Important note: Fat loss should be an outcome of healthful eating. It should not come about by counting calories or starving yourself. Though many people use these approaches with some degree of success, these approaches always fail in the long run. They also cause micronutrient (vitamins and mineral) deficiencies and result in lean tissue (muscle, bone, organs) loss. So please, abandon these approaches to fat loss. They are an unnatural, unhealthy and impermanent approach to becoming healthier and attaining a desirable level of body fat.

Blood Sugar is the Key
Eating healthfully normalizes your blood sugar which in turn allows stored body fat to be used as your primary source of fuel. It also promotes strength building. So again, the main idea of this plan is to reset your metabolism so that your body uses stored fat as its primary source of fuel by keeping blood sugar normal.

To lose fat successfully without losing lean tissue (muscle and bone), it’s best to eat in a manner that keeps your blood sugar levels normal and supplies you with adequate amount of quality proteins. The amount of glucose (blood sugar) that our adult body considers normal is about a teaspoon or, a few grams at most. To put this in perspective, your morning multi- grain muffin can have as much as 10 times this amount. Add this to the sugar in your coffee, your glass of juice, your banana and perhaps that “healthy” bowl of cereal in the morning and you have shoveled more sugar into your blood in the morning than you should eat in a week. Most people are completely unaware of this.

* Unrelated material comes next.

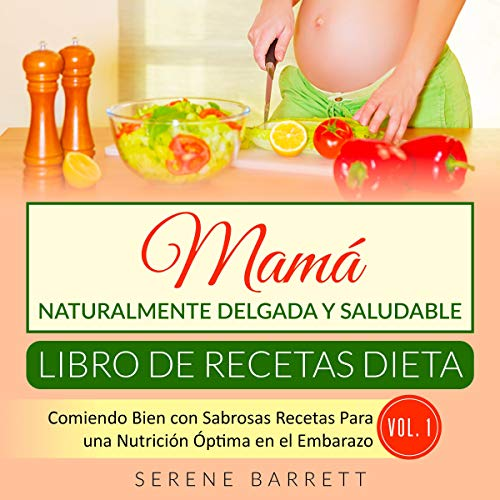 Libro de Recetas Dieta Mamá Naturalmente Delgada y Saludable (Vol. 1) [Naturally Thin and Healthy Mom Diet Recipe Book (Vol. 1)] Titelbild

When you keep your blood sugar normalized, this keeps your level of a hormone called insulin normal. This in turn allows more fat to freely exit your fat cells and makes it much more difficult to store calories as fat.

According to the current edition of Lehninger’s Principles of Biochemistry, when blood insulin levels are high, fat is more readily stored in the adipocytes (fat cells) and is less available for usage:

“High blood glucose elicits the release of insulin, which speeds the uptake of glucose by tissues and favors the storage of fuels as glycogen (sugar) and triaglycerols (fat), while inhibiting fatty acid mobilization in adipose tissue.”

What this means is this: the more foods you eat that raise your blood sugar, the higher you will raise your insulin levels. When insulin is high, you will potentially store more body fat and less body fat will be burned as fuel.

Believe it or not, you now know more than what 95% of all registered dieticians know on how lipids (fat) are stored and used for fuel. What you need to know now is which foods cause the problems and which foods don’t.

What to Eat and What Not to Eat
The foods that skyrocket blood sugar and thus raise insulin levels the most are grain-based, refined, starchy/sugary carbohydrates. If you can avoid eating these foods, you will achieve your fat loss goals much faster. If you don’t, you probably will not be able to obtain your fat loss goals. For some people, perhaps for you, these sorts of foods can be an addiction. Carb addicition is real and if you feel that you are one so afflicted, please read the book Wheat Belly by Bill Davis M.D. (referenced below).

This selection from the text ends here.